La poesia appartiene al genere, molto frequente, della visione notturna lunare, sul tipo degli Idilli leopardiani. Certo però la visione dannunziana risulta ben diversa da quelle liriche e insieme riflessive di Leopardi. Manca infatti, in questa lirica, un vero sviluppo di idee; tutto sembra risolto in una sensazione istantanea. Il giovane poeta coglie dell'incanto lunare solo le sue componenti sensuali:
-Le foglie sembrano emanare un'ansia di desiderio;
-Il profumo dei fiori suggerisce sospiri voluttuosi;
-La notte è piena solo di piacere.

Già i poeti classici (da Omero a Virgilio) avevano cantato il comune riposo di animali e uomini dopo le fatiche del giorno; ma in questo canto la stanchezza non giunge a sera, cioè alla fine del giorno, bensì dopo una notte densa di piaceri. L'aggettivo oppresso aggiunge a questa immagine una nota negativa, e tipicamente decadente: esso infatti indica che anche il piacere può dare stanchezza.

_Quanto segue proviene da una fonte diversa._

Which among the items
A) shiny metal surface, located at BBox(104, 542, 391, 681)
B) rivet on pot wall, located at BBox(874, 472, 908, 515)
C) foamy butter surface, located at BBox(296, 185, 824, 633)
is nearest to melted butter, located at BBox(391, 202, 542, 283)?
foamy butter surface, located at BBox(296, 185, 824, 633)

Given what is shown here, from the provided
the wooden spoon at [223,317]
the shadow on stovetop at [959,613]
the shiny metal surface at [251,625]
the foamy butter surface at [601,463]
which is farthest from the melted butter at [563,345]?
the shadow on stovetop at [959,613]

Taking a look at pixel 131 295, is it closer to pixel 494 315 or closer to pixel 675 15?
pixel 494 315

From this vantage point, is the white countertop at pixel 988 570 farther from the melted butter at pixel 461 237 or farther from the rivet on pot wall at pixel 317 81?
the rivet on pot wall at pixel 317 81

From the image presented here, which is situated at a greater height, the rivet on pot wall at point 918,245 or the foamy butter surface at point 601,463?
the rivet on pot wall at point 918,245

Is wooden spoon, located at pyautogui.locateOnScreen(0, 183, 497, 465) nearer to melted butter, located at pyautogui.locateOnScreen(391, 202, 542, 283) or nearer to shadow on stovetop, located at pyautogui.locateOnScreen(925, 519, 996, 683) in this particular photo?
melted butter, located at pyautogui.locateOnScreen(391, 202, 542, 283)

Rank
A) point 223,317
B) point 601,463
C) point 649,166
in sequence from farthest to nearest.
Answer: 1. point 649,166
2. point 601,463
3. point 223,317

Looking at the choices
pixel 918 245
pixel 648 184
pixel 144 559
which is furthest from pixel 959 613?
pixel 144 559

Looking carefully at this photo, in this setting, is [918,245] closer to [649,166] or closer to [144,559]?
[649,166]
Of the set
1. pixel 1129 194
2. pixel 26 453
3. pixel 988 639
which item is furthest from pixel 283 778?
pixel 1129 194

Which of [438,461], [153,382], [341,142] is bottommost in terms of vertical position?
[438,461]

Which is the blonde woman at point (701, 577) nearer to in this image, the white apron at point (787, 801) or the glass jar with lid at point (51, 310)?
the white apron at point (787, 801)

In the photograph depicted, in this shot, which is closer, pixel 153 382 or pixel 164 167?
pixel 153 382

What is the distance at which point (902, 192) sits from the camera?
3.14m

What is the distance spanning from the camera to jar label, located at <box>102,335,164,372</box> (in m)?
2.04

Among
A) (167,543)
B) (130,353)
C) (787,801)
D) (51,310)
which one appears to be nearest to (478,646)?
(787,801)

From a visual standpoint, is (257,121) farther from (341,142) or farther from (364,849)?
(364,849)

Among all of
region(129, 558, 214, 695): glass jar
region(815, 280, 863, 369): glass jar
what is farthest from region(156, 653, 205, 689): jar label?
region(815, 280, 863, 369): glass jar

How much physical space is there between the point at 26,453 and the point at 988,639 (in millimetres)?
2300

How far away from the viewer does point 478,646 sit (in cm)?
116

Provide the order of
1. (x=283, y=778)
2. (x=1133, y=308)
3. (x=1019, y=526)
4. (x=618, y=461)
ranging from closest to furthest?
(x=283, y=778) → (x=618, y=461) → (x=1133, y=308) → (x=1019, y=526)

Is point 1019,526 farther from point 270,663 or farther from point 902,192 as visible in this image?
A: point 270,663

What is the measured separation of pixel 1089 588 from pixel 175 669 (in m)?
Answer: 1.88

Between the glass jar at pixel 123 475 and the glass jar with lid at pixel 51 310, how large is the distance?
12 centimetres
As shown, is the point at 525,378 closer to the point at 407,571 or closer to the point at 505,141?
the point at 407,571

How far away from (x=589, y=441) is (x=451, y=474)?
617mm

Suoni e colori smorzati percorrono l'intero testo; alla fine grazie alla parziale ripetizione della mossa iniziale (O falce calante), il poeta si abbandona al sonno e alla velata minaccia di quella falce che tutto taglia. Che cosa ci riserverà il domani? Ma l'interrogativo non viene neppure esplicitato; tutto si risolve in pura musica, senza più pensieri. La musicalità e il ritmo smorzano con leggerezza le immagini.

Schema Metrico: 3 strofe di 4 versi ciascuna (2 novenari e 2 dodecasillabi o senari doppi, l'ultimo dei quali tronco).